Dear John,
I often look back on my life and think of all the regrets I have. There’s a list of things I wish I had done instead of what I actually did. What can I do to let go of the past and accept that I cannot change it?
From,
Stuck in the Past
Dear Stuck in the Past,
Thank you for writing in. I think most of us have thought about our personal histories in the way you describe and, indeed, the facts of the past are not something we can change. However, we can improve our relationship to how we currently hold ourselves and our history, and this is what we will focus on here.
In reflecting on our past, we may fall into a trap known as the hindsight bias. This is our tendency to judge our past experiences from the perspective of our current knowledge and skills. This perspective can cause distress. When we apply our existing knowledge to the past, we may conclude that we should have known better or done something different to prevent the thing from happening.
This type of thinking can lead to false conclusions. These erroneous conclusions do not consider the possibility that the adverse event may have happened anyway, or at a different time. Furthermore, we must consider that most people act with their best knowledge and skill set at the time. Therefore, it is unfair to compare your past self to your current, more developed self.
Remembering and understanding this bias is a path toward making peace with the past and freeing up our energy to be intentional in the present moment. The hindsight bias sounds useful from a theoretical stance, but how can we liberate ourselves from unhelpful beliefs we have developed?
The remainder of this article describes a meditative process on how to let go through self-compassion. You will need a quiet space, a journal, and a moderate amount of time to complete this practice with integrity.
A Meditation Practice to Let Go of the Past
1. Take a few moments to quiet down and observe your breathing.
2. When you feel settled, call into attention a memory or event from your past that you feel able and ready to release.
3. When you have this event or memory in your awareness, notice how it affects you. Record what images, physical sensations, emotions, or thoughts come up for you. Typically aspects from our past that haunt us cause some physical tightening, tensing, or gripping in our muscles. You may notice changes in your breathing pattern or perhaps alterations in your heart rate.

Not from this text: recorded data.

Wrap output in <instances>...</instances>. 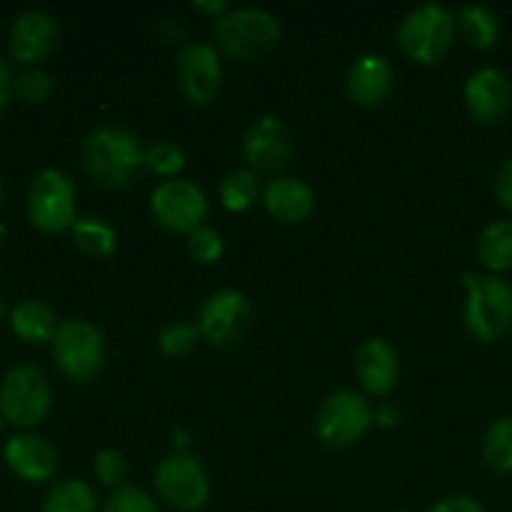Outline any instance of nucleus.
Here are the masks:
<instances>
[{
    "label": "nucleus",
    "instance_id": "nucleus-1",
    "mask_svg": "<svg viewBox=\"0 0 512 512\" xmlns=\"http://www.w3.org/2000/svg\"><path fill=\"white\" fill-rule=\"evenodd\" d=\"M83 165L90 178L108 190L133 185L145 168V150L133 133L123 128H98L85 138Z\"/></svg>",
    "mask_w": 512,
    "mask_h": 512
},
{
    "label": "nucleus",
    "instance_id": "nucleus-2",
    "mask_svg": "<svg viewBox=\"0 0 512 512\" xmlns=\"http://www.w3.org/2000/svg\"><path fill=\"white\" fill-rule=\"evenodd\" d=\"M465 325L480 343H495L512 328V285L498 275L465 273Z\"/></svg>",
    "mask_w": 512,
    "mask_h": 512
},
{
    "label": "nucleus",
    "instance_id": "nucleus-3",
    "mask_svg": "<svg viewBox=\"0 0 512 512\" xmlns=\"http://www.w3.org/2000/svg\"><path fill=\"white\" fill-rule=\"evenodd\" d=\"M455 38V18L438 3L410 10L398 28V45L413 63L435 65L445 58Z\"/></svg>",
    "mask_w": 512,
    "mask_h": 512
},
{
    "label": "nucleus",
    "instance_id": "nucleus-4",
    "mask_svg": "<svg viewBox=\"0 0 512 512\" xmlns=\"http://www.w3.org/2000/svg\"><path fill=\"white\" fill-rule=\"evenodd\" d=\"M280 23L268 10H230L215 23V43L238 60H258L278 45Z\"/></svg>",
    "mask_w": 512,
    "mask_h": 512
},
{
    "label": "nucleus",
    "instance_id": "nucleus-5",
    "mask_svg": "<svg viewBox=\"0 0 512 512\" xmlns=\"http://www.w3.org/2000/svg\"><path fill=\"white\" fill-rule=\"evenodd\" d=\"M55 365L65 378L88 383L103 370L105 340L103 333L88 320H65L53 338Z\"/></svg>",
    "mask_w": 512,
    "mask_h": 512
},
{
    "label": "nucleus",
    "instance_id": "nucleus-6",
    "mask_svg": "<svg viewBox=\"0 0 512 512\" xmlns=\"http://www.w3.org/2000/svg\"><path fill=\"white\" fill-rule=\"evenodd\" d=\"M50 410V385L33 365H15L0 383V415L15 428H33Z\"/></svg>",
    "mask_w": 512,
    "mask_h": 512
},
{
    "label": "nucleus",
    "instance_id": "nucleus-7",
    "mask_svg": "<svg viewBox=\"0 0 512 512\" xmlns=\"http://www.w3.org/2000/svg\"><path fill=\"white\" fill-rule=\"evenodd\" d=\"M373 420L375 413L363 395L353 390H338L320 405L315 433L330 448H348L368 433Z\"/></svg>",
    "mask_w": 512,
    "mask_h": 512
},
{
    "label": "nucleus",
    "instance_id": "nucleus-8",
    "mask_svg": "<svg viewBox=\"0 0 512 512\" xmlns=\"http://www.w3.org/2000/svg\"><path fill=\"white\" fill-rule=\"evenodd\" d=\"M28 218L43 233H63L75 225V188L60 170H40L28 190Z\"/></svg>",
    "mask_w": 512,
    "mask_h": 512
},
{
    "label": "nucleus",
    "instance_id": "nucleus-9",
    "mask_svg": "<svg viewBox=\"0 0 512 512\" xmlns=\"http://www.w3.org/2000/svg\"><path fill=\"white\" fill-rule=\"evenodd\" d=\"M155 490L170 508L195 512L205 508L210 498V483L200 460L188 453H173L155 468Z\"/></svg>",
    "mask_w": 512,
    "mask_h": 512
},
{
    "label": "nucleus",
    "instance_id": "nucleus-10",
    "mask_svg": "<svg viewBox=\"0 0 512 512\" xmlns=\"http://www.w3.org/2000/svg\"><path fill=\"white\" fill-rule=\"evenodd\" d=\"M150 210L170 233H195L208 215L205 193L190 180H165L150 195Z\"/></svg>",
    "mask_w": 512,
    "mask_h": 512
},
{
    "label": "nucleus",
    "instance_id": "nucleus-11",
    "mask_svg": "<svg viewBox=\"0 0 512 512\" xmlns=\"http://www.w3.org/2000/svg\"><path fill=\"white\" fill-rule=\"evenodd\" d=\"M250 315L253 310L240 290H218L203 303L195 325L205 343L225 348L243 338L250 325Z\"/></svg>",
    "mask_w": 512,
    "mask_h": 512
},
{
    "label": "nucleus",
    "instance_id": "nucleus-12",
    "mask_svg": "<svg viewBox=\"0 0 512 512\" xmlns=\"http://www.w3.org/2000/svg\"><path fill=\"white\" fill-rule=\"evenodd\" d=\"M243 158L253 173H278L293 158V135L275 115H263L248 128Z\"/></svg>",
    "mask_w": 512,
    "mask_h": 512
},
{
    "label": "nucleus",
    "instance_id": "nucleus-13",
    "mask_svg": "<svg viewBox=\"0 0 512 512\" xmlns=\"http://www.w3.org/2000/svg\"><path fill=\"white\" fill-rule=\"evenodd\" d=\"M175 80H178L180 93L193 105L210 103L223 83V68H220V58L213 45L193 43L183 48V53L178 55Z\"/></svg>",
    "mask_w": 512,
    "mask_h": 512
},
{
    "label": "nucleus",
    "instance_id": "nucleus-14",
    "mask_svg": "<svg viewBox=\"0 0 512 512\" xmlns=\"http://www.w3.org/2000/svg\"><path fill=\"white\" fill-rule=\"evenodd\" d=\"M465 103L470 115L480 123H500L512 105L510 78L498 68H480L465 83Z\"/></svg>",
    "mask_w": 512,
    "mask_h": 512
},
{
    "label": "nucleus",
    "instance_id": "nucleus-15",
    "mask_svg": "<svg viewBox=\"0 0 512 512\" xmlns=\"http://www.w3.org/2000/svg\"><path fill=\"white\" fill-rule=\"evenodd\" d=\"M58 38V25L43 10H28L18 15L10 28V55L18 63L35 65L50 55Z\"/></svg>",
    "mask_w": 512,
    "mask_h": 512
},
{
    "label": "nucleus",
    "instance_id": "nucleus-16",
    "mask_svg": "<svg viewBox=\"0 0 512 512\" xmlns=\"http://www.w3.org/2000/svg\"><path fill=\"white\" fill-rule=\"evenodd\" d=\"M355 373H358L360 385L365 393L383 398L398 385L400 378V358L398 350L388 340L373 338L360 345L355 355Z\"/></svg>",
    "mask_w": 512,
    "mask_h": 512
},
{
    "label": "nucleus",
    "instance_id": "nucleus-17",
    "mask_svg": "<svg viewBox=\"0 0 512 512\" xmlns=\"http://www.w3.org/2000/svg\"><path fill=\"white\" fill-rule=\"evenodd\" d=\"M3 455L10 473L28 483H45L58 470V453L38 435H15L5 443Z\"/></svg>",
    "mask_w": 512,
    "mask_h": 512
},
{
    "label": "nucleus",
    "instance_id": "nucleus-18",
    "mask_svg": "<svg viewBox=\"0 0 512 512\" xmlns=\"http://www.w3.org/2000/svg\"><path fill=\"white\" fill-rule=\"evenodd\" d=\"M393 90V68L383 55H360L348 73V95L363 108H378Z\"/></svg>",
    "mask_w": 512,
    "mask_h": 512
},
{
    "label": "nucleus",
    "instance_id": "nucleus-19",
    "mask_svg": "<svg viewBox=\"0 0 512 512\" xmlns=\"http://www.w3.org/2000/svg\"><path fill=\"white\" fill-rule=\"evenodd\" d=\"M263 205L280 223H303L315 210V193L298 178H278L265 188Z\"/></svg>",
    "mask_w": 512,
    "mask_h": 512
},
{
    "label": "nucleus",
    "instance_id": "nucleus-20",
    "mask_svg": "<svg viewBox=\"0 0 512 512\" xmlns=\"http://www.w3.org/2000/svg\"><path fill=\"white\" fill-rule=\"evenodd\" d=\"M10 328L25 343H53L55 333H58V320L55 313L40 300H23L20 305H15L13 313H10Z\"/></svg>",
    "mask_w": 512,
    "mask_h": 512
},
{
    "label": "nucleus",
    "instance_id": "nucleus-21",
    "mask_svg": "<svg viewBox=\"0 0 512 512\" xmlns=\"http://www.w3.org/2000/svg\"><path fill=\"white\" fill-rule=\"evenodd\" d=\"M478 258L493 273H503L512 268V223L510 220H493L480 233Z\"/></svg>",
    "mask_w": 512,
    "mask_h": 512
},
{
    "label": "nucleus",
    "instance_id": "nucleus-22",
    "mask_svg": "<svg viewBox=\"0 0 512 512\" xmlns=\"http://www.w3.org/2000/svg\"><path fill=\"white\" fill-rule=\"evenodd\" d=\"M455 28L460 30L465 43L470 48L485 50L490 45H495L500 33L498 15L490 8H483V5H465L458 13V20H455Z\"/></svg>",
    "mask_w": 512,
    "mask_h": 512
},
{
    "label": "nucleus",
    "instance_id": "nucleus-23",
    "mask_svg": "<svg viewBox=\"0 0 512 512\" xmlns=\"http://www.w3.org/2000/svg\"><path fill=\"white\" fill-rule=\"evenodd\" d=\"M70 230H73L75 248L83 250L90 258H108L118 245V235L105 220L78 218Z\"/></svg>",
    "mask_w": 512,
    "mask_h": 512
},
{
    "label": "nucleus",
    "instance_id": "nucleus-24",
    "mask_svg": "<svg viewBox=\"0 0 512 512\" xmlns=\"http://www.w3.org/2000/svg\"><path fill=\"white\" fill-rule=\"evenodd\" d=\"M98 500H95L93 488L83 480H63L45 495L43 512H95Z\"/></svg>",
    "mask_w": 512,
    "mask_h": 512
},
{
    "label": "nucleus",
    "instance_id": "nucleus-25",
    "mask_svg": "<svg viewBox=\"0 0 512 512\" xmlns=\"http://www.w3.org/2000/svg\"><path fill=\"white\" fill-rule=\"evenodd\" d=\"M258 193V175L250 168L233 170V173L225 175V180L220 183V203H223L230 213H245V210L258 200Z\"/></svg>",
    "mask_w": 512,
    "mask_h": 512
},
{
    "label": "nucleus",
    "instance_id": "nucleus-26",
    "mask_svg": "<svg viewBox=\"0 0 512 512\" xmlns=\"http://www.w3.org/2000/svg\"><path fill=\"white\" fill-rule=\"evenodd\" d=\"M483 458L498 473H512V418H500L490 425L483 440Z\"/></svg>",
    "mask_w": 512,
    "mask_h": 512
},
{
    "label": "nucleus",
    "instance_id": "nucleus-27",
    "mask_svg": "<svg viewBox=\"0 0 512 512\" xmlns=\"http://www.w3.org/2000/svg\"><path fill=\"white\" fill-rule=\"evenodd\" d=\"M145 168L160 178H175L185 168V153L175 143L160 140L145 150Z\"/></svg>",
    "mask_w": 512,
    "mask_h": 512
},
{
    "label": "nucleus",
    "instance_id": "nucleus-28",
    "mask_svg": "<svg viewBox=\"0 0 512 512\" xmlns=\"http://www.w3.org/2000/svg\"><path fill=\"white\" fill-rule=\"evenodd\" d=\"M200 330L193 323H170L160 330L158 335V348L163 355L178 358V355L190 353L198 345Z\"/></svg>",
    "mask_w": 512,
    "mask_h": 512
},
{
    "label": "nucleus",
    "instance_id": "nucleus-29",
    "mask_svg": "<svg viewBox=\"0 0 512 512\" xmlns=\"http://www.w3.org/2000/svg\"><path fill=\"white\" fill-rule=\"evenodd\" d=\"M188 250L190 255H193V260H198V263L203 265L218 263V260L223 258V250H225L223 235H220L215 228L203 225V228H198L195 233L188 235Z\"/></svg>",
    "mask_w": 512,
    "mask_h": 512
},
{
    "label": "nucleus",
    "instance_id": "nucleus-30",
    "mask_svg": "<svg viewBox=\"0 0 512 512\" xmlns=\"http://www.w3.org/2000/svg\"><path fill=\"white\" fill-rule=\"evenodd\" d=\"M13 93L25 103H43L53 93V78L43 70H25L13 80Z\"/></svg>",
    "mask_w": 512,
    "mask_h": 512
},
{
    "label": "nucleus",
    "instance_id": "nucleus-31",
    "mask_svg": "<svg viewBox=\"0 0 512 512\" xmlns=\"http://www.w3.org/2000/svg\"><path fill=\"white\" fill-rule=\"evenodd\" d=\"M103 512H158V505L140 488L123 485V488L113 490V495L105 500Z\"/></svg>",
    "mask_w": 512,
    "mask_h": 512
},
{
    "label": "nucleus",
    "instance_id": "nucleus-32",
    "mask_svg": "<svg viewBox=\"0 0 512 512\" xmlns=\"http://www.w3.org/2000/svg\"><path fill=\"white\" fill-rule=\"evenodd\" d=\"M93 470L95 475H98L100 483L118 490L123 488L125 475H128V463H125L123 453H118V450H100V453L95 455Z\"/></svg>",
    "mask_w": 512,
    "mask_h": 512
},
{
    "label": "nucleus",
    "instance_id": "nucleus-33",
    "mask_svg": "<svg viewBox=\"0 0 512 512\" xmlns=\"http://www.w3.org/2000/svg\"><path fill=\"white\" fill-rule=\"evenodd\" d=\"M495 190H498L500 205L512 213V158L505 160V165L500 168L498 180H495Z\"/></svg>",
    "mask_w": 512,
    "mask_h": 512
},
{
    "label": "nucleus",
    "instance_id": "nucleus-34",
    "mask_svg": "<svg viewBox=\"0 0 512 512\" xmlns=\"http://www.w3.org/2000/svg\"><path fill=\"white\" fill-rule=\"evenodd\" d=\"M430 512H485L478 500L468 498V495H458V498H448L443 503L435 505Z\"/></svg>",
    "mask_w": 512,
    "mask_h": 512
},
{
    "label": "nucleus",
    "instance_id": "nucleus-35",
    "mask_svg": "<svg viewBox=\"0 0 512 512\" xmlns=\"http://www.w3.org/2000/svg\"><path fill=\"white\" fill-rule=\"evenodd\" d=\"M10 93H13V78H10V70L8 65H5V60L0 58V113H3L5 105H8Z\"/></svg>",
    "mask_w": 512,
    "mask_h": 512
},
{
    "label": "nucleus",
    "instance_id": "nucleus-36",
    "mask_svg": "<svg viewBox=\"0 0 512 512\" xmlns=\"http://www.w3.org/2000/svg\"><path fill=\"white\" fill-rule=\"evenodd\" d=\"M195 10H200V13H208V15H215V18H223L225 13H230L228 10V3H223V0H210V3H193Z\"/></svg>",
    "mask_w": 512,
    "mask_h": 512
},
{
    "label": "nucleus",
    "instance_id": "nucleus-37",
    "mask_svg": "<svg viewBox=\"0 0 512 512\" xmlns=\"http://www.w3.org/2000/svg\"><path fill=\"white\" fill-rule=\"evenodd\" d=\"M375 420H378V425H383V428H390V425L398 423V410H395L393 405H380L378 413H375Z\"/></svg>",
    "mask_w": 512,
    "mask_h": 512
},
{
    "label": "nucleus",
    "instance_id": "nucleus-38",
    "mask_svg": "<svg viewBox=\"0 0 512 512\" xmlns=\"http://www.w3.org/2000/svg\"><path fill=\"white\" fill-rule=\"evenodd\" d=\"M3 200H5V195H3V185H0V208H3Z\"/></svg>",
    "mask_w": 512,
    "mask_h": 512
},
{
    "label": "nucleus",
    "instance_id": "nucleus-39",
    "mask_svg": "<svg viewBox=\"0 0 512 512\" xmlns=\"http://www.w3.org/2000/svg\"><path fill=\"white\" fill-rule=\"evenodd\" d=\"M3 313H5V305H3V298H0V318H3Z\"/></svg>",
    "mask_w": 512,
    "mask_h": 512
},
{
    "label": "nucleus",
    "instance_id": "nucleus-40",
    "mask_svg": "<svg viewBox=\"0 0 512 512\" xmlns=\"http://www.w3.org/2000/svg\"><path fill=\"white\" fill-rule=\"evenodd\" d=\"M0 428H3V415H0Z\"/></svg>",
    "mask_w": 512,
    "mask_h": 512
}]
</instances>
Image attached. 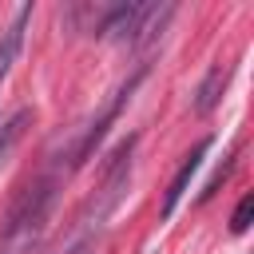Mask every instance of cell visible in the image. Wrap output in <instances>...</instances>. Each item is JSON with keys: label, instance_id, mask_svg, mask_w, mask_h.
Here are the masks:
<instances>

It may be helpful to pause here and record your observations. Then, for now, allow your experience to be as it is. There is nothing to do and nowhere to go with it. For the moment, let it be.
Related: How to Meditate Anywhere
4. Inquire within yourself and determine what other significant events may have been going on in your life that may have influenced your past actions. Do this with compassion and without self-blame or judgment. When you feel that you have gathered all this data, take a moment and write it down.
5. Next, reflect on how this event may be impacting how you think about yourself. How does it change your feelings about others or your relationships with them? How does it affect your current view of the world in general? For example, does this thing that you wish you had done contribute to you believing that you are blameworthy or flawed? Do you think that others think less of you? Does this experience shift your belief that the world is mostly a benevolent place where you can have a meaningful life? Again, pause and record your reflections.
6. Once you get these written down, see if you can challenge them. A couple of helpful questions you can ask yourself include: a) Are these 100% accurate interpretations? b) Are they serving your healing or keeping you stuck? If you conclude that these are false beliefs that keep you stuck, then it is a good idea to figure out an alternative version of them.
Challenging these thoughts will enable you to begin to release them. This process can be tricky. A helpful technique comes from self-compassion teacher Kristin Neff. She suggests thinking about what you might tell a close friend if they were suffering in a similar way as you are. I invite you to enter this inquiry and see what you find. Then, when you feel ready, write the statements down.
7. When you are ready for the next stage, shift toward offering the loving and kind statements that you would say to your friend to yourself. Recite these statements to yourself while sitting in meditation. Notice how offering these more loving phrases to yourself may shift your experience in contrast to where you were at the beginning of this entire practice. Again, notice your thoughts, emotions, and the physical sensations in your body. In what ways did bringing this element of self-compassion into your practice shift your experience? Do you feel more able to release the old, habitual ways of thinking about your past and trust in your new perspective?
You will likely have to work this practice several times over and modify it in any way necessary to increase its resonance for you. Take your time and be patient and kind with yourself.
Thank you for writing in with your question. I wish you the best on this journey.